## Data extract
• • •

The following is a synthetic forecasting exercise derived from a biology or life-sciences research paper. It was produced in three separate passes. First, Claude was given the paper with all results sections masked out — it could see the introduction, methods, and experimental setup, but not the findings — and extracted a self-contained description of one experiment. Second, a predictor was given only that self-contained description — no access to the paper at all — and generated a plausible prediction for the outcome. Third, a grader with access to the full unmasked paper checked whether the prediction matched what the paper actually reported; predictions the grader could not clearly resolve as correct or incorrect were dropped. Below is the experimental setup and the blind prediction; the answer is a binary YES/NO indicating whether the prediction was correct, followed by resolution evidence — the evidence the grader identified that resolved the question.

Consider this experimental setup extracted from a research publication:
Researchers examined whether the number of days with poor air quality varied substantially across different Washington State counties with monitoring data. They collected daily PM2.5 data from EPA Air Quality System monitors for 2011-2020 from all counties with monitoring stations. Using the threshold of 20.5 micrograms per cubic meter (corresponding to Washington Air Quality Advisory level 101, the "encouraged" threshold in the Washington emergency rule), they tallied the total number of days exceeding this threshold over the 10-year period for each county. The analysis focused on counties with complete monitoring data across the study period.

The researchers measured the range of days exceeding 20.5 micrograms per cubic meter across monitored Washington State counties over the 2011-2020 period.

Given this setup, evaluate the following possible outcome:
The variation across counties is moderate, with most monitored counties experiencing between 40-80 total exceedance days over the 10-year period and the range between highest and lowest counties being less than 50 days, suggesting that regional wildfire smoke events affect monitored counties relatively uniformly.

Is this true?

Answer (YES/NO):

• • •

## Aim of the task
As the answer, set down only the lines from the data above between the one holding "Consider this experimental" and the one holding "Researchers examined whether", inclusive, exactly as they read.

## Result for this task
Consider this experimental setup extracted from a research publication:
Researchers examined whether the number of days with poor air quality varied substantially across different Washington State counties with monitoring data. They collected daily PM2.5 data from EPA Air Quality System monitors for 2011-2020 from all counties with monitoring stations. Using the threshold of 20.5 micrograms per cubic meter (corresponding to Washington Air Quality Advisory level 101, the "encouraged" threshold in the Washington emergency rule), they tallied the total number of days exceeding this threshold over the 10-year period for each county. The analysis focused on counties with complete monitoring data across the study period.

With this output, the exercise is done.